-- TASK DIRECTIONS --
Print the entries word for word, starting at the line that contains "terveyden edistämisen osa-alueiksi." and ending after the line that contains "They truly embodied". Omit the pictures.

-- AVAILABLE DATA --
=== Section Start ===

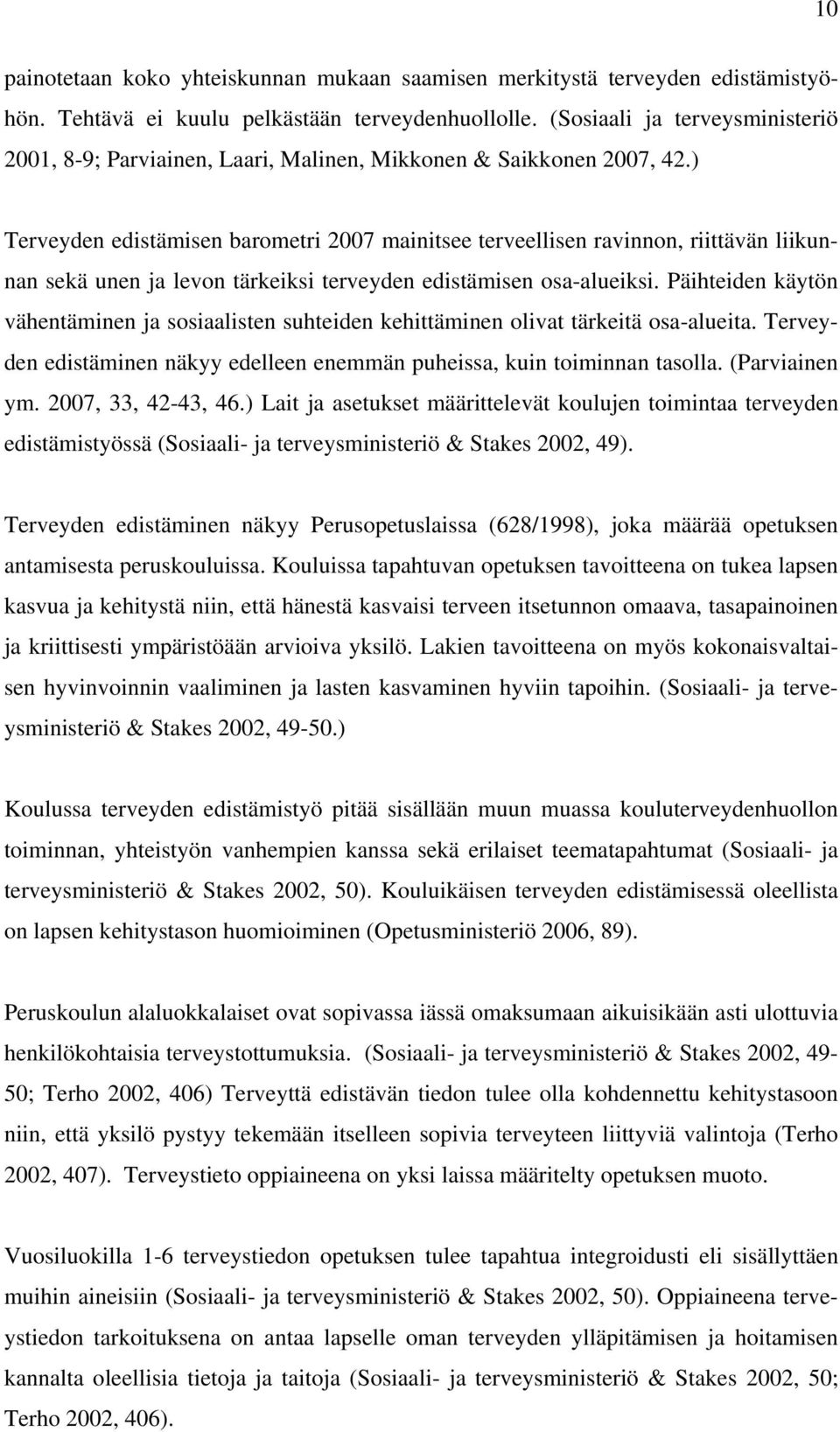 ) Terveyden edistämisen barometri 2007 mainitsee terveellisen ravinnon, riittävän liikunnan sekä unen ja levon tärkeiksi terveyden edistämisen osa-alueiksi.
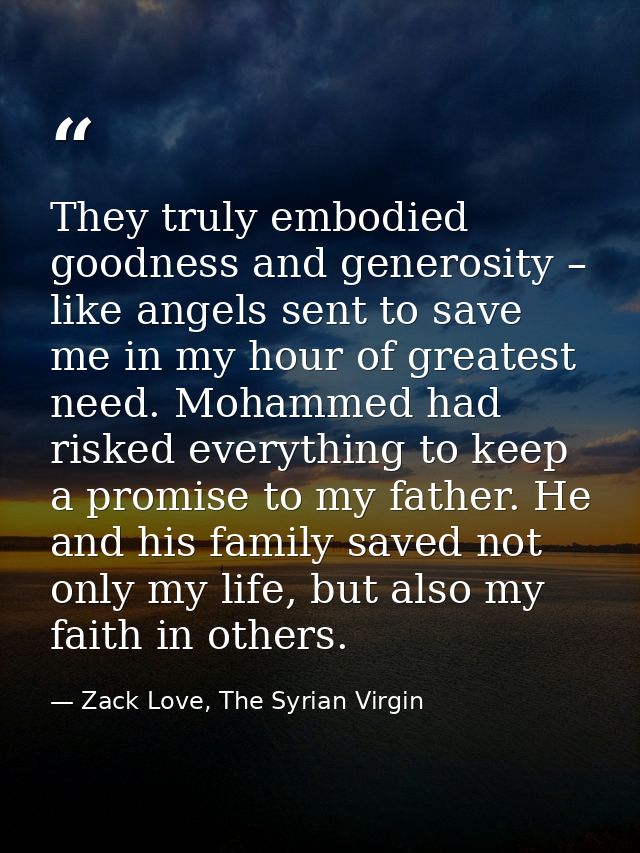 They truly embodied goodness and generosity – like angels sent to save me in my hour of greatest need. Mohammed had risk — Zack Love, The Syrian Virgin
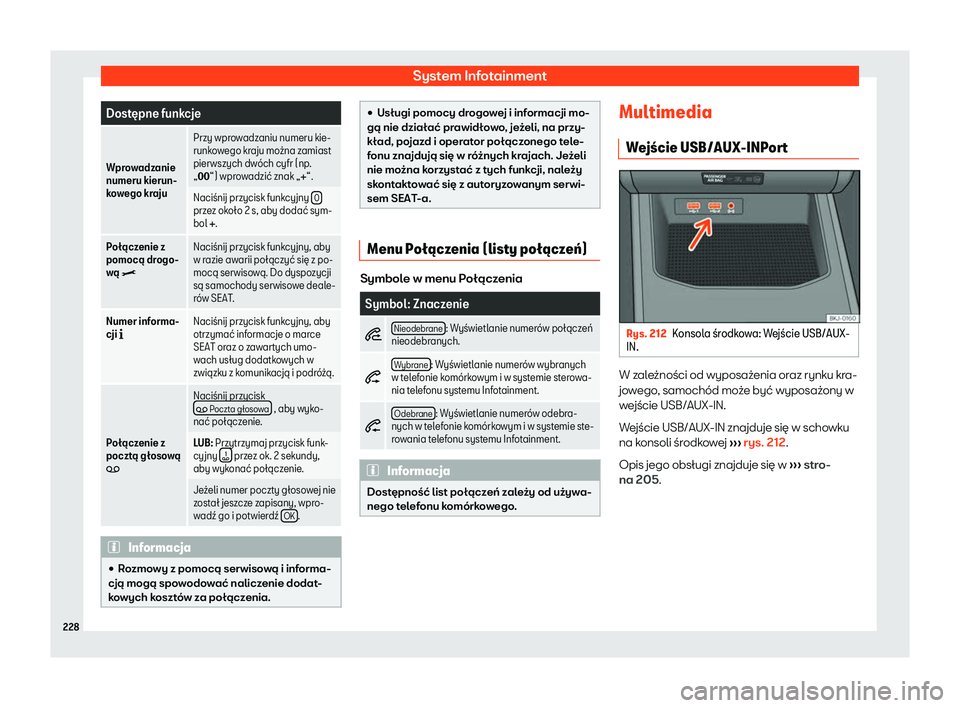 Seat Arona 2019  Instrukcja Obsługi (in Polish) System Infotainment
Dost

=== Section End ===
=== Section Start ===

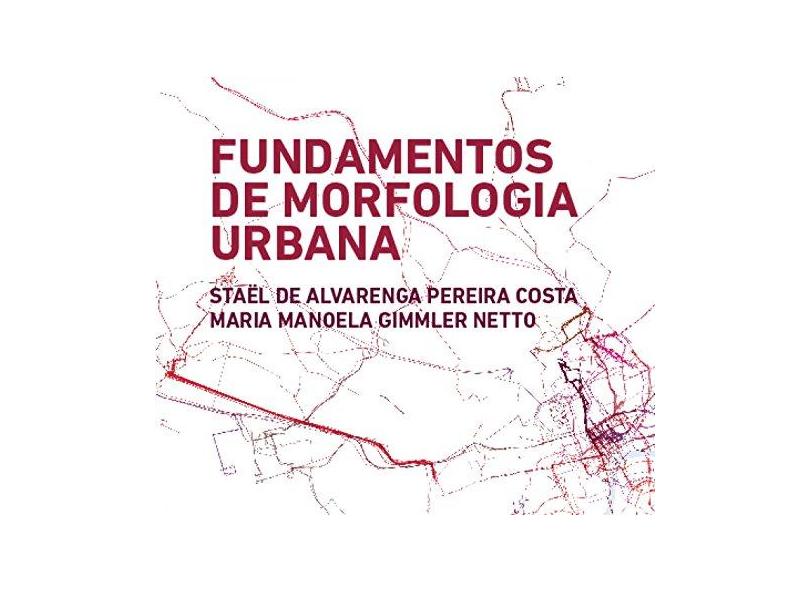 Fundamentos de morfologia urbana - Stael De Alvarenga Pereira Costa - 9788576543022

=== Section End ===

-- SOLUTION TO THIS PROBLEM --
 ) Terveyden edistämisen barometri 2007 mainitsee terveellisen ravinnon, riittävän liikunnan sekä unen ja levon tärkeiksi terveyden edistämisen osa-alueiksi.
 They truly embodied goodness and generosity – like angels sent to save me in my hour of greatest need. Mohammed had risk — Zack Love, The Syrian Virgin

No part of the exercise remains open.